It is still unclear why patients who should respond to anti–interleukin-5 therapies do not, noted Anne Reihman, MD, Division of Pulmonary Sciences and Critical Care Medicine, University of Colorado.
We’re trying to uncover why patients who should respond to anti–interleukin (IL)-5 therapies do not. Some patients just don’t have a good clinical response to these drugs, noted Anne Reihman, MD, third-year pulmonary and critical care fellow, University of Colorado, Division of Pulmonary Sciences and Critical Care Medicine, prior to this year's CHEST meeting.
Transcript
How will you address the importance of anti–IL-5 therapy failure in patients with severe eosinophilic asthma?
The anti–IL-5 therapies we'll be discussing refer to the biologic therapies that are currently approved for management of severe eosinophilic asthma, and specifically, the drugs that we're talking about are mepolizumab, reslizumab, and benralizumab. These drugs work by blocking molecules along the IL-5 inflammatory pathway, which is involved in eosinophilic production and activation.

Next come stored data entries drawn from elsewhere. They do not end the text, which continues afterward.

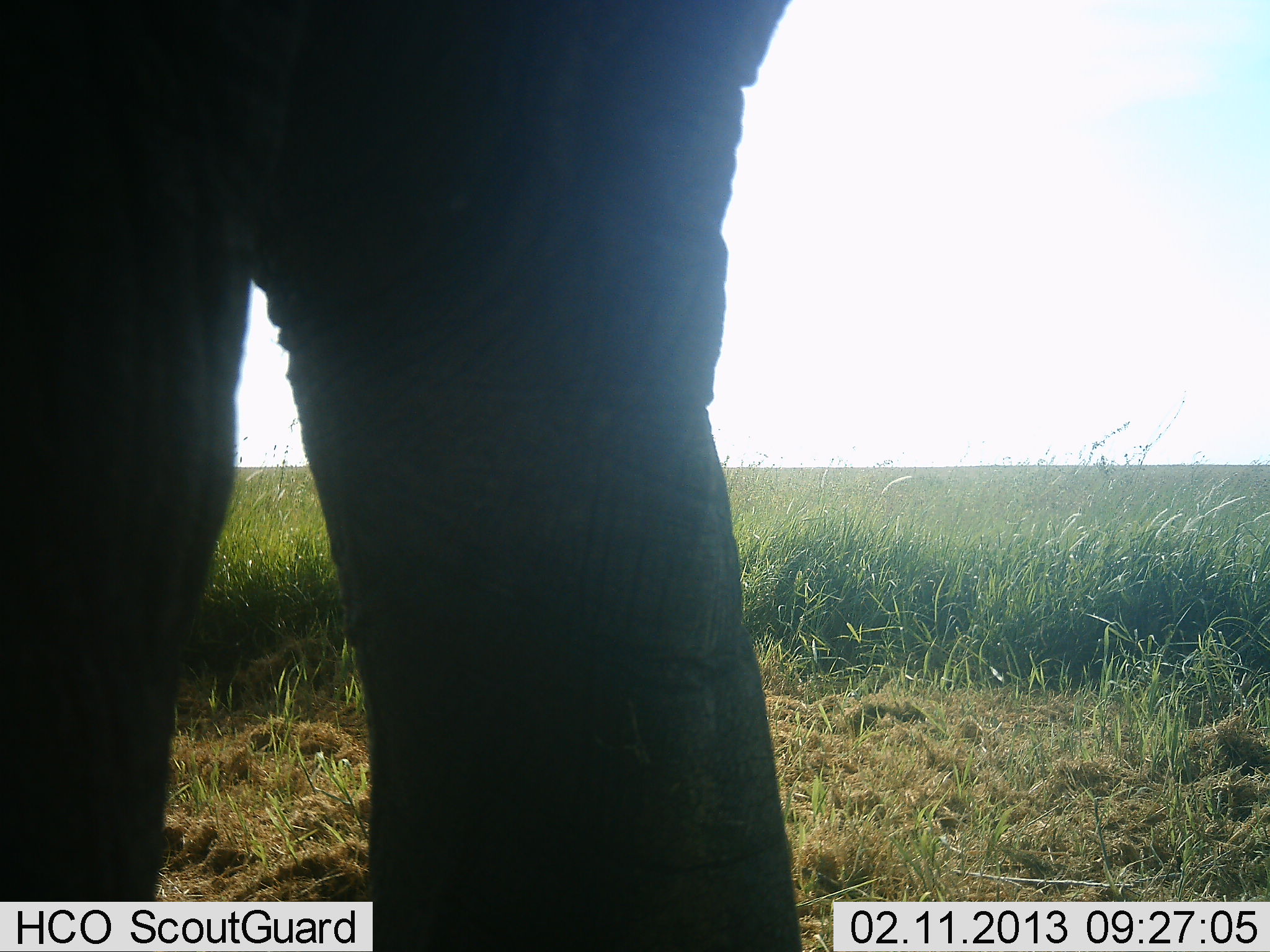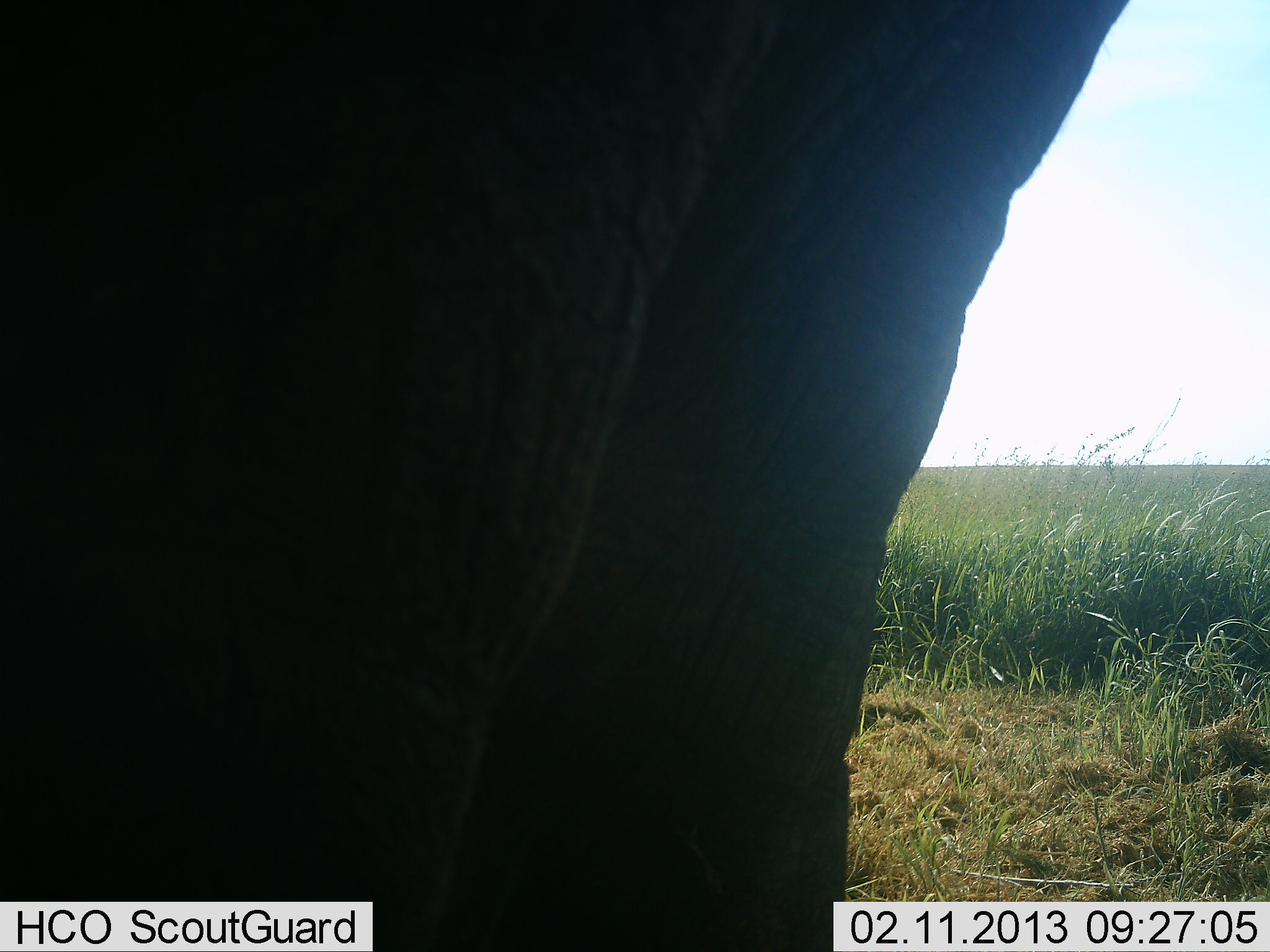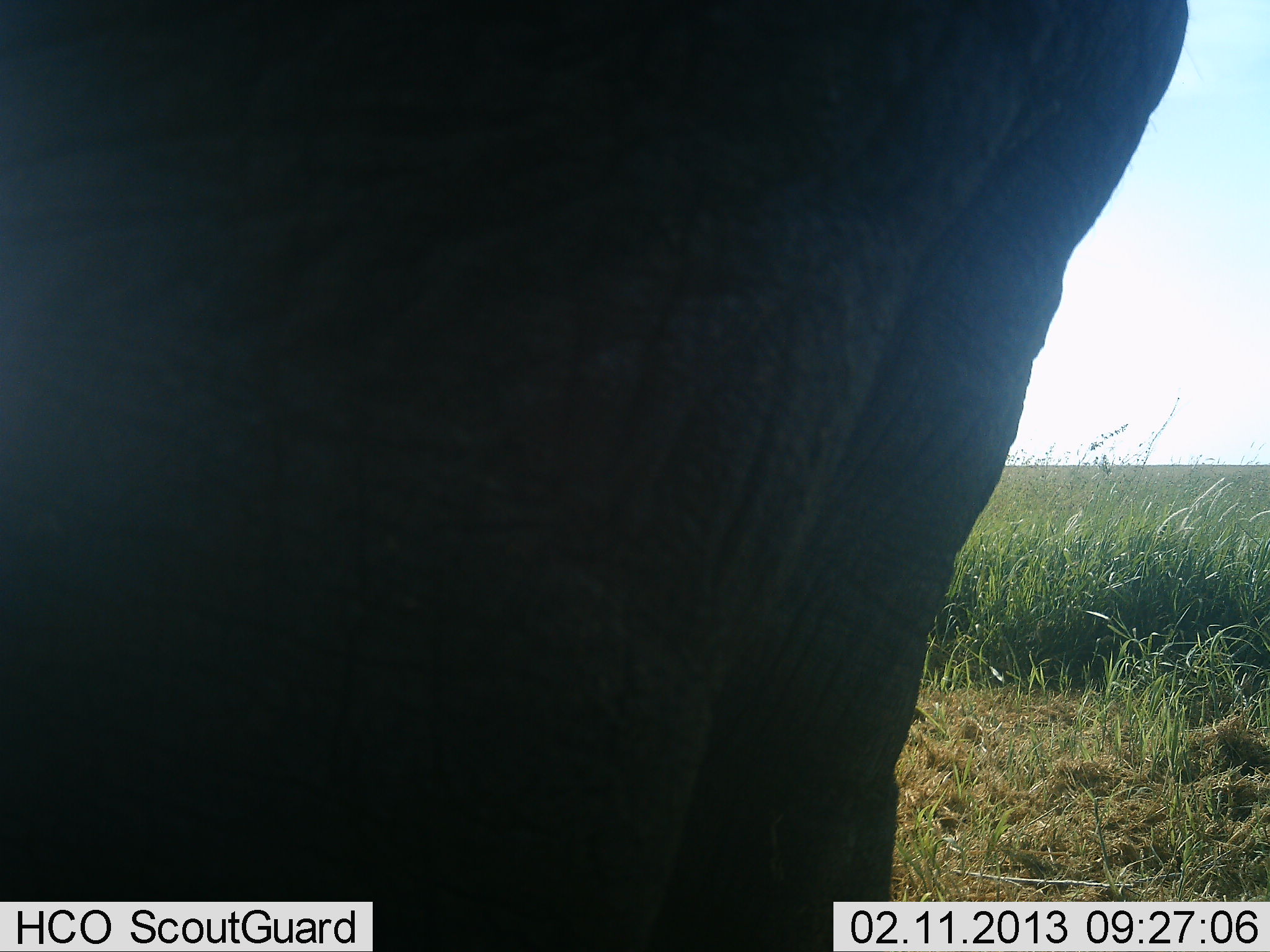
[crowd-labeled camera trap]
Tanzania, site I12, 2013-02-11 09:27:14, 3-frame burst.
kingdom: Animalia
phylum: Chordata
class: Mammalia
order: Proboscidea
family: Elephantidae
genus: Loxodonta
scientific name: Loxodonta africana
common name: african bush elephant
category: elephant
Elephant (african bush elephant) (Loxodonta africana), count 1. Behavior (volunteer vote fractions): standing 32%, resting 0%, moving 68%, interacting 0%. Young present (vote fraction): 0%. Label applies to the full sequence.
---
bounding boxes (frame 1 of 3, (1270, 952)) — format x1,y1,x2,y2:
animal: 0,1,814,952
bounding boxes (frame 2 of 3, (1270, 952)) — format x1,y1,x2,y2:
animal: 0,1,1140,952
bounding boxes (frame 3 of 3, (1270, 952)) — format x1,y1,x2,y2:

While these drugs have been shown to be very helpful in many patients with severe eosinophilic asthma, more recently, we've noticed that there's a group of patients that, though they look like they should be the correct phenotype to respond to these drugs, don't actually have a good clinical response and continue to have asthma exacerbations and symptoms despite initiation of these drugs.
And so it's this group of what we call nonresponders that were really interested in studying at the University of Colorado and kind of are the basis of what I'll be talking about [October 20 at CHEST]. So, I'll be discussing the current data around patients who don't respond to anti–IL-5 therapies.
And I'll preface this by saying that there's not a whole lot of data out there right now, but I will try and cover the current predictors of anti–IL-5 therapy response that we know about, as well as try and discuss some of the predictors that we're looking into, and then discuss possible mechanisms that may be driving anti–IL-5 therapy failure.